The finding that carbon dioxide is not adsorbed on the system after temperature cycling to 900 K (Figure 7) may be related to a reorganized surface structure as the sample is heated. It has previously been reported that thin rare earth overlayers tend to intermix with transition metal substrates and form surface alloys at relatively low temperatures [38]. The surface reactivity may be altered even if the observed changes in XPS intensities are small. The changed surface reactivity may be related to a decrease in work function of 0.5 eV (Table 2), and corresponding changes in energy differences between molecular levels and substrate Fermi level. Since the energy levels of the adsorbed molecule are referenced to the vacuum level, the value of the work function determines the energy difference between molecular orbitals and substrate Fermi level [39,40]. This is shown schematically in Figure 8. Therefore the probability of charge transfer between adsorbed molecule and substrate depends on the work function. The illustrated energy levels in the schematic figure do not represent true values. The decrease in work function by 0.5 eV as the Sm/Ni sample is heated to 900 K is likely to contribute to a change of the adsorption properties of CO${}_2$ of this sample. However, the details of the adsorption mechanisms of CO${}_2$ on oxidized Sm/Ni remain undetermined.
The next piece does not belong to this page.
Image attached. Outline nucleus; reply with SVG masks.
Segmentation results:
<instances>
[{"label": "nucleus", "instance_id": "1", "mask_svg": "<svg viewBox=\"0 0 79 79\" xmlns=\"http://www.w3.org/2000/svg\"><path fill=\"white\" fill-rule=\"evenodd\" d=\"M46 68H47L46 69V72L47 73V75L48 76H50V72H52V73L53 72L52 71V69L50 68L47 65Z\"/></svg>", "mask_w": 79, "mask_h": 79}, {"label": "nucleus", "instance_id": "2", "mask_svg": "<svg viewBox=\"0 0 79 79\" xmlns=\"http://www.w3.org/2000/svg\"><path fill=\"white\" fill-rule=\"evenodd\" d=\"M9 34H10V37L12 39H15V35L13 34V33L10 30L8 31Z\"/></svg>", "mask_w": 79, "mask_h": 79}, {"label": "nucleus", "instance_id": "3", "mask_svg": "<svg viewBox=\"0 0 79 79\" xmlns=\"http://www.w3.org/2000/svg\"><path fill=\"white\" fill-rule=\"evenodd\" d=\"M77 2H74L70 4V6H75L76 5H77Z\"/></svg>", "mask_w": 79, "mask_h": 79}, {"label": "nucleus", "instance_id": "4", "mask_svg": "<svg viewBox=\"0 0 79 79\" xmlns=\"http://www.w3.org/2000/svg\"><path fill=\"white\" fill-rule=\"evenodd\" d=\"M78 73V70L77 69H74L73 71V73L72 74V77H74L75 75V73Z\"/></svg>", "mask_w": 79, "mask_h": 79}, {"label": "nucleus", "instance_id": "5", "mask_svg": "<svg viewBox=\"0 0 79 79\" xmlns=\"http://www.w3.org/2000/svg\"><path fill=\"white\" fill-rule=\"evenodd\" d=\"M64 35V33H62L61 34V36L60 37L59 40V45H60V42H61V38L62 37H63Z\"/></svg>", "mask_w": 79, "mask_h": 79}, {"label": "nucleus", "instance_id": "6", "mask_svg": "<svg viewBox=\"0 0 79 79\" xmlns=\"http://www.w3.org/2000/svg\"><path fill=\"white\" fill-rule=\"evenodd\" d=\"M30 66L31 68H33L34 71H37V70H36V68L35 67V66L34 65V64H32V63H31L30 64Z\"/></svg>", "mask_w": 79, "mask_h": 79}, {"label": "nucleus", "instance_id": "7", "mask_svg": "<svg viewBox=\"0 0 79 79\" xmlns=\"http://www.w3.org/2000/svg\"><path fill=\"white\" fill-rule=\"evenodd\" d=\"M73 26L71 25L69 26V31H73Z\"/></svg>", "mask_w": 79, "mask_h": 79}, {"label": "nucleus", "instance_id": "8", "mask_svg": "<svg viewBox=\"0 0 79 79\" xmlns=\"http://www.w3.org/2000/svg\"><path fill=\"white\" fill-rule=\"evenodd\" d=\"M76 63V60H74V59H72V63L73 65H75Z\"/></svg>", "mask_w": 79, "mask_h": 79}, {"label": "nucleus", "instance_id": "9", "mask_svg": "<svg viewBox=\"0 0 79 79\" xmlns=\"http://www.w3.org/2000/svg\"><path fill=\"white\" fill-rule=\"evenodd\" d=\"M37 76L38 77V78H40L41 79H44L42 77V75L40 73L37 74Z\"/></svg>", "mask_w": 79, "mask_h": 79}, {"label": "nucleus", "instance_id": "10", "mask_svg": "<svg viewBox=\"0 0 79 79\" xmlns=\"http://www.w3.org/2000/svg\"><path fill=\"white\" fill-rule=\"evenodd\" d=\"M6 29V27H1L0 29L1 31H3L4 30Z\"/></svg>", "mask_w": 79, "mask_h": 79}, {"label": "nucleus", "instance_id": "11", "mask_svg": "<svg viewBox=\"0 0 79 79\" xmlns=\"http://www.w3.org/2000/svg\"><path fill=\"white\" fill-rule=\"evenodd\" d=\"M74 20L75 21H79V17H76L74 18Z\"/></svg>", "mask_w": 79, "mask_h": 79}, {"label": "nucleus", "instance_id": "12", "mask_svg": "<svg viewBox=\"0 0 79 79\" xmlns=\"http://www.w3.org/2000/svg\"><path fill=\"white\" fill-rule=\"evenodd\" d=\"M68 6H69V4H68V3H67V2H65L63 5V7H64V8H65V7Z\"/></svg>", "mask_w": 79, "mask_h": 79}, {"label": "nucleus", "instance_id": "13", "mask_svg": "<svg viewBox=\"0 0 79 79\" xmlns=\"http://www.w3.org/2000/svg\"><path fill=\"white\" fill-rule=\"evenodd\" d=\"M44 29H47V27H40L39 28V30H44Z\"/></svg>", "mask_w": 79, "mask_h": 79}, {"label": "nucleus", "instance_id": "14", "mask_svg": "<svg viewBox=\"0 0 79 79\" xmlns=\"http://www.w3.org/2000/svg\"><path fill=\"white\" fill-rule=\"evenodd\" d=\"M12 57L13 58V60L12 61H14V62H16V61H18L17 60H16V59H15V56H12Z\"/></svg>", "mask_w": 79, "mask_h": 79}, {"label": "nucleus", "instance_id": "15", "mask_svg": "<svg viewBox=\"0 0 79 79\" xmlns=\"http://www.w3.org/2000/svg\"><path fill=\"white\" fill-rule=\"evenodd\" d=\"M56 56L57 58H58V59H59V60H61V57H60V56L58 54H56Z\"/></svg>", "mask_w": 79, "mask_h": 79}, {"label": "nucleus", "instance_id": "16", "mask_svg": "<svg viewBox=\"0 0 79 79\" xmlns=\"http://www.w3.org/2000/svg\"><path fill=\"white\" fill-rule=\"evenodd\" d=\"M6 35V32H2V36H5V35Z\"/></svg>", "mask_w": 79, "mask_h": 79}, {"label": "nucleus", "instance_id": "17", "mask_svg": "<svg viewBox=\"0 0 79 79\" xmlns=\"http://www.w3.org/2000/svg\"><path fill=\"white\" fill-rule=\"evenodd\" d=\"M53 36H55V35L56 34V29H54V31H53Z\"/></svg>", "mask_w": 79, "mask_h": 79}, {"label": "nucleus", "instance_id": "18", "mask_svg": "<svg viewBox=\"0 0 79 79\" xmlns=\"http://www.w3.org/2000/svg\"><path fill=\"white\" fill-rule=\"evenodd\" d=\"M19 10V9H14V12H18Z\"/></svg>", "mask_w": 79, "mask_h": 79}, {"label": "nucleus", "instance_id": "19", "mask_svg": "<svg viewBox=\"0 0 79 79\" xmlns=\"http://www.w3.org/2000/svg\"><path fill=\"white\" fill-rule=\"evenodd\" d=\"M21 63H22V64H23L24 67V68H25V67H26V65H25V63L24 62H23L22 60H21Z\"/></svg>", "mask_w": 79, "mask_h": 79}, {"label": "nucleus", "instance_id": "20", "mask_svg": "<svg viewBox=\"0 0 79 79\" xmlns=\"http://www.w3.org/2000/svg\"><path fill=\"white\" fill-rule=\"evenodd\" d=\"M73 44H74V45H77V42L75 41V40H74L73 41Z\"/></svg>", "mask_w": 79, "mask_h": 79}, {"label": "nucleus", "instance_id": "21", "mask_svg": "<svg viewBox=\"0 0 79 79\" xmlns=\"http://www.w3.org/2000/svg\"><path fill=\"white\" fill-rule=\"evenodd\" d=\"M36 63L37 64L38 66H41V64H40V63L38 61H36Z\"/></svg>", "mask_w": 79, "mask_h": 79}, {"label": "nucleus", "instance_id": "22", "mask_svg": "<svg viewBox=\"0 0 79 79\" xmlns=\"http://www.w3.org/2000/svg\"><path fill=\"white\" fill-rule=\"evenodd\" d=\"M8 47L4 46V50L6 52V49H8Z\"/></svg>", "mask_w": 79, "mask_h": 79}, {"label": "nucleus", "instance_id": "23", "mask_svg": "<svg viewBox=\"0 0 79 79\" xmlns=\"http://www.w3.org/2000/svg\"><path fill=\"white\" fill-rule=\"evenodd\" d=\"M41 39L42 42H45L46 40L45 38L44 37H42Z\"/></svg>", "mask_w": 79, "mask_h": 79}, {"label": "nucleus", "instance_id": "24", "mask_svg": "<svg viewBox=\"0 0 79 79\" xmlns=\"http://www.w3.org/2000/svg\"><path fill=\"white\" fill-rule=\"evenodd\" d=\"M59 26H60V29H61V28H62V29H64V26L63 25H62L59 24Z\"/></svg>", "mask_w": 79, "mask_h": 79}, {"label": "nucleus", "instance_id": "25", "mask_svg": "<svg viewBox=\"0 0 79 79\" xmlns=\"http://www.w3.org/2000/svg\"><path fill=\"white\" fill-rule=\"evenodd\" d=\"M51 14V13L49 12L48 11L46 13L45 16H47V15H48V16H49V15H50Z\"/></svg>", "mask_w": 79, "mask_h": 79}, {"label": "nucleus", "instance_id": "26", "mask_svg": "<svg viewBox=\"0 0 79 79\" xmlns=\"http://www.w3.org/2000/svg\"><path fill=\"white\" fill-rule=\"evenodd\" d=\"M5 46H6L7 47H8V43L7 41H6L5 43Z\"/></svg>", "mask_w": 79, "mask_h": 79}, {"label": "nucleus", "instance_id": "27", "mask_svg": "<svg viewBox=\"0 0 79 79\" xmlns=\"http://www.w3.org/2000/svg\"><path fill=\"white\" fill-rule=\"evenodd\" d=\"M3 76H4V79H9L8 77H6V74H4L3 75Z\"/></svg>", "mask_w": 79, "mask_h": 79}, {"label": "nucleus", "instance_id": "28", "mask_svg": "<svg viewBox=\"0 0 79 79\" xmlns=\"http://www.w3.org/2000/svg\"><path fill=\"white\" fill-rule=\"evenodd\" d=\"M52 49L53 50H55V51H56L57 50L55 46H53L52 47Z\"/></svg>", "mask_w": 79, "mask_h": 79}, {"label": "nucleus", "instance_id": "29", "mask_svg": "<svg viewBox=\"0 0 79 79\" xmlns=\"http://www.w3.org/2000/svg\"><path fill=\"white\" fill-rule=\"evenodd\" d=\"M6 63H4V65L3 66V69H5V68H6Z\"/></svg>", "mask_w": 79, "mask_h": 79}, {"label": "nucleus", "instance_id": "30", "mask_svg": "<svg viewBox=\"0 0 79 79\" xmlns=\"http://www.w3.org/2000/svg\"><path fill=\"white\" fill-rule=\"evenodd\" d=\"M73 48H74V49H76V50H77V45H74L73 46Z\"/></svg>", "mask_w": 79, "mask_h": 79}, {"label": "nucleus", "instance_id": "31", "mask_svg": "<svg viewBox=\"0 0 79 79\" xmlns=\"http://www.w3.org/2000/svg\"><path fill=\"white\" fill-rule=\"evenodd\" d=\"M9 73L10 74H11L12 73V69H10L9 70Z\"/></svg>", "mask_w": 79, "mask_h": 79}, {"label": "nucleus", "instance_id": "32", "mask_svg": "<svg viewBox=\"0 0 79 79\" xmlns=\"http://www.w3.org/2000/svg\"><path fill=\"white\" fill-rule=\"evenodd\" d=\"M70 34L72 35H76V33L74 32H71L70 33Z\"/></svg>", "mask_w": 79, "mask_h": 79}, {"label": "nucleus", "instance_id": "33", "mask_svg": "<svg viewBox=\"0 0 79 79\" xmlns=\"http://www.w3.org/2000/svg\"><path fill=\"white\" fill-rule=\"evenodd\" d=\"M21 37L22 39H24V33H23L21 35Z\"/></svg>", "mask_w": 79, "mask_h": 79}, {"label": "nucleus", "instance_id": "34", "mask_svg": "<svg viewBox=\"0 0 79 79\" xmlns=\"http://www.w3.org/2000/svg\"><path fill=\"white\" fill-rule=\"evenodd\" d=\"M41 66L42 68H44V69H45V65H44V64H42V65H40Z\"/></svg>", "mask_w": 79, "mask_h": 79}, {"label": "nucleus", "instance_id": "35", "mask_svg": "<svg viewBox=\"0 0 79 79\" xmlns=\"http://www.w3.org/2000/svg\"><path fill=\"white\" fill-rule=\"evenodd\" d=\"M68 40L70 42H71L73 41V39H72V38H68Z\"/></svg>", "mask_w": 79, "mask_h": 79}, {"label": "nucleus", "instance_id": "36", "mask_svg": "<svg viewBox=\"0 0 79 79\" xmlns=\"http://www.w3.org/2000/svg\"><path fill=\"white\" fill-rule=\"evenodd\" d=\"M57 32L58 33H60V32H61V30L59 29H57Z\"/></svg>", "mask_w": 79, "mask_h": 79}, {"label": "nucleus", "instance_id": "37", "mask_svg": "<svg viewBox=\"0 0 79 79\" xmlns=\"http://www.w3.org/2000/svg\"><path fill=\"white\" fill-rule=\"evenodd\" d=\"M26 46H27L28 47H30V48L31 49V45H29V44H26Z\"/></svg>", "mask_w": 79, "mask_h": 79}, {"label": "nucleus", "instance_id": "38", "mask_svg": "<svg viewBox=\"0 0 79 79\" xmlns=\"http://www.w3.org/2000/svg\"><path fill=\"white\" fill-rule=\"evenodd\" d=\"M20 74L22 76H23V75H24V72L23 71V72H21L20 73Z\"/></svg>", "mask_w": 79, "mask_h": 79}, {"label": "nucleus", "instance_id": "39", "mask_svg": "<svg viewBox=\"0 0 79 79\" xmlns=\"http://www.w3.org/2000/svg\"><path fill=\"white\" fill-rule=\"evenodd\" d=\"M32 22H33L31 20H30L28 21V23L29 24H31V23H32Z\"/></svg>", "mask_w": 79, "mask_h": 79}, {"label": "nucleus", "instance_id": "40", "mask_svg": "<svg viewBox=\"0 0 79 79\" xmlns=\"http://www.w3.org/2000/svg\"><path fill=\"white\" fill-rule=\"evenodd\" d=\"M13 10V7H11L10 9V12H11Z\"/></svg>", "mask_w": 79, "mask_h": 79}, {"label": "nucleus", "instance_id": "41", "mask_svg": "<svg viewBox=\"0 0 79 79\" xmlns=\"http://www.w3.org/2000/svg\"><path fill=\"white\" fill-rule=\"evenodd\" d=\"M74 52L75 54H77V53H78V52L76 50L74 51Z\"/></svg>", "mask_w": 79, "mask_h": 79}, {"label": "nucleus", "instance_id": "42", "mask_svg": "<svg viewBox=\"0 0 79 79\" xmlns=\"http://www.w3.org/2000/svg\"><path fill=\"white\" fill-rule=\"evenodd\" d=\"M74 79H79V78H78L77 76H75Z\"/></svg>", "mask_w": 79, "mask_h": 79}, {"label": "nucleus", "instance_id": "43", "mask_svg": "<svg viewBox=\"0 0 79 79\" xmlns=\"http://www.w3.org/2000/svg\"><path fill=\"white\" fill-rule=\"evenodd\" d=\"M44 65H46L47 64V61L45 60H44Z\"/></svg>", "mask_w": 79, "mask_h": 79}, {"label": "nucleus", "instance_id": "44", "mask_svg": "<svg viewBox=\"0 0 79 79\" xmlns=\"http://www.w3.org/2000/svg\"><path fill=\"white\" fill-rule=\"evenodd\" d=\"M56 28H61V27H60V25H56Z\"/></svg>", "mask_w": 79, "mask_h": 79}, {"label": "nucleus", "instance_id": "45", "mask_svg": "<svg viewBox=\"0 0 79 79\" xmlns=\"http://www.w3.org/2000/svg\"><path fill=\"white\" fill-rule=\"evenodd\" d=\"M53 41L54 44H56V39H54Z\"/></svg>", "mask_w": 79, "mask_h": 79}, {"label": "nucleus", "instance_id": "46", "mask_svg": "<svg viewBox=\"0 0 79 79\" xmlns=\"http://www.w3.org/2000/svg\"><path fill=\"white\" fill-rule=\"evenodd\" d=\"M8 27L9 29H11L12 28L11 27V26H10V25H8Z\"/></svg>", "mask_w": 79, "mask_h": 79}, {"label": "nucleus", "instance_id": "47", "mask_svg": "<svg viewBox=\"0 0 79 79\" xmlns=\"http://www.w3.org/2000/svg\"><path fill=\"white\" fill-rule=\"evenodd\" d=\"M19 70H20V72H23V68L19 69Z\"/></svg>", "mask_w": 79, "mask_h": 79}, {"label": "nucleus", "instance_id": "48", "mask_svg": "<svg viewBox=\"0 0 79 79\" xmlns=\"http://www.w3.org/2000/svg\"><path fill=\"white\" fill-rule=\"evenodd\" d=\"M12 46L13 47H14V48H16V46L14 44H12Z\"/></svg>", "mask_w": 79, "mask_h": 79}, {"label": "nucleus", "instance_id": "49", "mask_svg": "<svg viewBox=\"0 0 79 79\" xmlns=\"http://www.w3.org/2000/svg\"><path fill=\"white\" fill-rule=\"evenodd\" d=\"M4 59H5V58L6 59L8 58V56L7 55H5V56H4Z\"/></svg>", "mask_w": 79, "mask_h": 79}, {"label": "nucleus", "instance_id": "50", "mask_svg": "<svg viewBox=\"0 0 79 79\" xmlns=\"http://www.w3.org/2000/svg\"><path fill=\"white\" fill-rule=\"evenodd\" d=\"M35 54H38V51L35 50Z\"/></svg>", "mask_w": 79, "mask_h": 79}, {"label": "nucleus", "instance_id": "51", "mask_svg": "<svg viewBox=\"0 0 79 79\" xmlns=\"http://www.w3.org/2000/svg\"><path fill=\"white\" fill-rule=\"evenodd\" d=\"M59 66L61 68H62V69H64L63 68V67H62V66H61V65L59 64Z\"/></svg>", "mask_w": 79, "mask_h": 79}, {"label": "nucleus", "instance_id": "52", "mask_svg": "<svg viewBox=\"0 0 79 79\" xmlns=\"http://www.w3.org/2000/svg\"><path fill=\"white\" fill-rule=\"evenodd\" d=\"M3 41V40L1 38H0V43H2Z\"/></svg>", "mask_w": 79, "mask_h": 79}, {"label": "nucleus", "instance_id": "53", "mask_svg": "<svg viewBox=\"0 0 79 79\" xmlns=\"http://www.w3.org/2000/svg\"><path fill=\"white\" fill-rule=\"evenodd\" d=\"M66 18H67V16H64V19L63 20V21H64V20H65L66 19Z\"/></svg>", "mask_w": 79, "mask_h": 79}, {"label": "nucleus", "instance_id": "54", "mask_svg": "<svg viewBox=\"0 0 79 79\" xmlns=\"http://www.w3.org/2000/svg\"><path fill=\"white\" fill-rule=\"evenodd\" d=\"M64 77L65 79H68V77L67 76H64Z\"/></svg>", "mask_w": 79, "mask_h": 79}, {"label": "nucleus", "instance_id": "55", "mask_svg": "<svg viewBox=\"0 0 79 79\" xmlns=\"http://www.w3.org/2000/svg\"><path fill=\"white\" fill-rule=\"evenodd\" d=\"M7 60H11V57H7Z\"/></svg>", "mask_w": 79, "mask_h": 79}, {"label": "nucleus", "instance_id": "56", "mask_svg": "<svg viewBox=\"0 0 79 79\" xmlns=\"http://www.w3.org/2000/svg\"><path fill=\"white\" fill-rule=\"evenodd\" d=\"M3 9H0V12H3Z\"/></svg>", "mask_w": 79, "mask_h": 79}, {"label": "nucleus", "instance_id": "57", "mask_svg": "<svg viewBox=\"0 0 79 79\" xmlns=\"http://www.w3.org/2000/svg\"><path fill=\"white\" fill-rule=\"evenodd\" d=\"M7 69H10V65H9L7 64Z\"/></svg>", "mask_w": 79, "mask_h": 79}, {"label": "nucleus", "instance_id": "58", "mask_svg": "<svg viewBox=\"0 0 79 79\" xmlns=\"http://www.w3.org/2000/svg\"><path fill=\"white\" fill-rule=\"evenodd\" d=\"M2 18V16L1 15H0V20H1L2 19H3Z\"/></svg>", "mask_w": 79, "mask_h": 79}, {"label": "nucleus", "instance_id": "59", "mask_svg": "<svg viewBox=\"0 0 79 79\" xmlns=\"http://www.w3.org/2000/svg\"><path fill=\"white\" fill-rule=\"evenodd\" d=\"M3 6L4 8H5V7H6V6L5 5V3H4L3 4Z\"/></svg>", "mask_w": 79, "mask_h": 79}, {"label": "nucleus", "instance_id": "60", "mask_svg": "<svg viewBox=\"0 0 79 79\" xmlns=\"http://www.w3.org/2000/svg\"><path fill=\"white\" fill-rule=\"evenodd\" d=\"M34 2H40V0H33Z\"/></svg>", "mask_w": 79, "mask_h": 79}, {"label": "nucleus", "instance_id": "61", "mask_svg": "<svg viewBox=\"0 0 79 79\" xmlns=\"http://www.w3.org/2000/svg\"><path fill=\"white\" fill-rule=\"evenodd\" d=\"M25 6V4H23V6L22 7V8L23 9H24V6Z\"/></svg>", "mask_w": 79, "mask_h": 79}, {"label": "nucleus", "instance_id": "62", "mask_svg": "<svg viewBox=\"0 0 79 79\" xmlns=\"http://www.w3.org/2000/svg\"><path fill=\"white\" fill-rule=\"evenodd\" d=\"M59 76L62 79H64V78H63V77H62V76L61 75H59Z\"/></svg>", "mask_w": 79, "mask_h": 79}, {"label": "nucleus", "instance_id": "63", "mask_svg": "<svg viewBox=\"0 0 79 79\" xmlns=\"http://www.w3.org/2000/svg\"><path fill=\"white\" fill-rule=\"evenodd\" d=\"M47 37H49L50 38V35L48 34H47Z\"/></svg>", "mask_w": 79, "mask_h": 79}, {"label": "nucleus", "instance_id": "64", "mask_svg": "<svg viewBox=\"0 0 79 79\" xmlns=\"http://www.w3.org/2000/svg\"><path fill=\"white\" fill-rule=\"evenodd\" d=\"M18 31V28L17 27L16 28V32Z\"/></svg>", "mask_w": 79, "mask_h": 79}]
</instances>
The core level intensities presented in Table 1 indicate changes in sample morphology upon heating. For the lowest Sm coverage of 0.4 and 0.9 ML a decrease in relative Sm and O intensities may suggest aggregation of Sm oxide structures on the Ni substrate [41]. For the largest Sm coverage, 1.9 ML, increased relative Sm and O intensities do not suggest aggregation, but still suggest structural changes in the surface nano structures, as does the change in work function.

Two peaks observed in the O 1s core level (Figure 3) are located at binding energies that are usually assigned to oxide (529–530 eV) and hydroxide (531 eV). In this case, hydroxide is not likely to be present and the high binding energy feature is speculated to be due to a mixed Sm–Ni oxide at the perimeter of the Sm nano structures. The shift in the low binding energy peak by 0.7 eV after heating is comparable to the change in the work function of 0.5 eV. The high binding energy peak does not shift after annealing, and is therefore speculated to originate from atoms in metallic contact with the Ni substrate, presumably in form of a mixed Sm–Ni oxide. The Sm 3d peaks (Figure 4) show a binding energy shift of 0.6 eV after annealing. Similar core level shifts that track changes in the work function have previously been observed on systems of thin oxide layers on conducting substrates, and have been argued to be caused by an inability to equilibrate Fermi levels on the short time scale of the photoemission process [42].

It should be noted that the amount of carbonate on the Sm/Ni sample that is exposed to oxygen is only on the order of a few percent on the surface. The role of carbonate is assumed to be crucial since no distinct CO${}_2$ desorption is observed in the absence of carbonate species, as witnessed by the C 1s XPS peak at binding energy near 290 eV. The TPD technique is sensitive enough to yield distinct desorption data for low desorption pressures. The low level (few percent) of carbon contamination on the Ni substrate is not likely to play a determining role for the observed desorption spectra from the O/Sm/Ni samples.

Future studies including measurements of surface structure are needed to obtain improved understanding of these phenomena. Studies of other supported rare earth systems will be of interest to this subject matter.